Domestication has led to a reliance of animals on humans for provision of food, shelter, safety and social interactions in a mutualistic relationship [4
]. Thus, it would be advantageous for non-human animals to be able to interpret human facial expressions for facilitation of this relationship. The same underlying mechanisms for facial expressions appear to be conserved across species [5
]. Goats allowed to interact with photos of a happy or angry human spent more time with the happy face [6
]. “Social eavesdropping” on positive and negative human-horse interaction video scenarios resulted in horses responding with more positive behaviours when watching the positive scenario and vice versa [7
]. Horses presented with photographs of humans displaying angry or happy expressions followed by meeting the live human presenting a neutral expression several hours later displayed more arousal behaviour toward the neutral person associated with the previously viewed angry face [8
]. Thus, recognition and remembrance of human emotions allows an animal to adjust their behaviour accordingly.
Human faces express emotion asymmetrically with stronger expression exhibited on the left side of the face [9
]. This is likely due to brain lateralization whereby stimuli processed in right brain hemisphere activate the left side of the body and vice versa [10
]. The left-brain hemisphere is associated with social and learned behaviour requiring decision-making and patterns of response while the right brain hemisphere is emotionally dominant, associated with emotional responses to novel, unpredicted and potentially dangerous situations [9
]. In non-human animals, research on brain laterality has focused on the connection between the hemispheres and eye gaze, where left brain hemisphere processing is attributed to a right eye gaze bias and the right brain hemisphere processing is attributed to a left eye gaze bias [10
]. Individuals with a more strongly lateralized response also have quicker response times, potentially linking laterality and emotional processing with cognition [10
]. Dogs viewing negative human facial expressions such as anger displayed a left eye gaze bias in comparison to positive human facial expressions such as joy [13
]. Horses are considered a good subject to observe the effects of brain hemispheric activity on eye gaze due to the lateral placement of the eyes [14
]. Horses possess only a narrow field of binocular vision directly in front of them and rely mainly on monocular vision to monitor their surroundings [15
]. This makes the eye the horse is observing external visual stimuli with easily identifiable.

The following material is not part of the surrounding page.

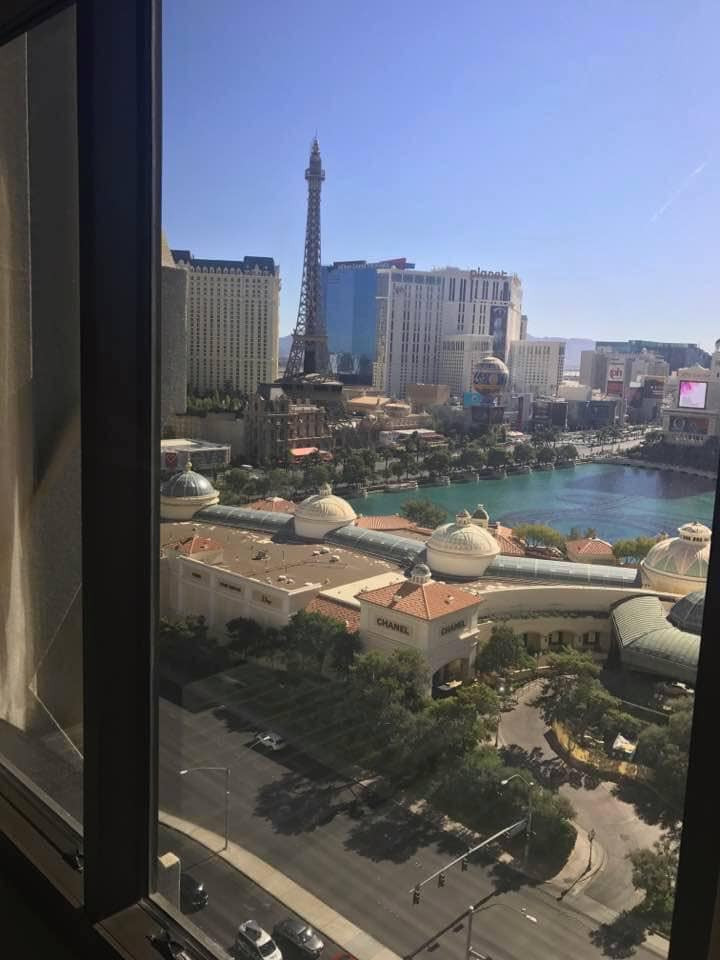 View Caesar's Palace Las Vegas- A Guide to Vegas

Horses confronted with photographs of humans displaying positive and negative facial expressions exhibited an increased look duration with the left eye when observing anger while simultaneously experiencing an increase in heart rate [16
]. These results show a clear relationship between a left side bias towards a negative visual stimulus influencing the physiological state of the animal, suggesting that horses view stimuli that they perceive to be negative with their left eye.

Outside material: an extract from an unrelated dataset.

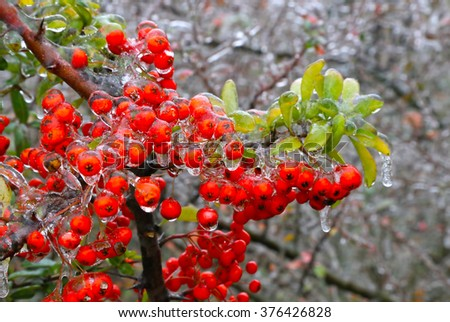 Branch of a bush with bright berries and green leaves after freezing rain - stock photo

Understanding how horses perceive emotional information from humans can lead to a greater understanding of their affective state and cognitive abilities [5
], enabling effective approaches to daily care and training, ultimately improving the horse-human bond [17
]. Although research has provided evidence of horses distinguishing human facial expressions through the use of photographs, there is no research on their initial response to live humans. This study aimed to investigate how ponies perceive human facial expressions when exposed to live humans. It was hypothesized that ponies exposed to negative facial expressions (anger and sadness) would have an increased look duration with their left eye, increased arousal behaviours and increased heart rate and latency to approach the human in comparison to the other expressions (joy and neutral).
2. Materials and Methods
In this study, 20 ponies (Equus caballus) of mixed breed and sex (10 geldings, 10 mares) participated in the study. Their ages ranged from 6–25 years old (average 10.5 ± 5.9 years). Ponies were housed in groups on pasture and fed free choice grass hay. All ponies had prior experience under saddle; however, the level of experience with each pony varied between little experience (green; n
= 8) and highly experienced and regularly used in the lesson program (school; n
= 12; Table 1
). All ponies were accustomed to being handled by different people.
Two human actors with similar appearance were selected for the trials to ensure little variation between subjects: two Caucasian females of similar height (average 155 cm) and weight (average 54 kg) with long brown wavy hair.
2.2. Testing Area
A 5 × 5 m square enclosure inside an indoor arena familiar to the ponies was constructed in one corner of the arena using 0.5 m high barriers on the two open sides. The actor was seated 1.0 m outside of the pen at the centre of one barrier wall. To control for side biases, two orientations were used in semi-randomized order such that each pony was tested in each configuration for equal numbers of trials (Figure 1
). Video cameras were located on the perimeter of the testing area. One camera (Panasonic HC-X900M), mounted on a tripod, was placed 1.6 m from the edge of the pen directly behind and above the actor’s head to focus on the front of the face and body of the pony as they interacted with the human. The second camera (Sony Handycam HDR-CX405) was placed at a height of 1.0 m and a distance of 2.5 m directly to the right of the actor in orientation 1 and to the left of the actor in orientation 2 to focus on the lateral side of the face and body of the pony. Prior to data collection, the ponies were subjected to a habituation period in the testing pen as described below.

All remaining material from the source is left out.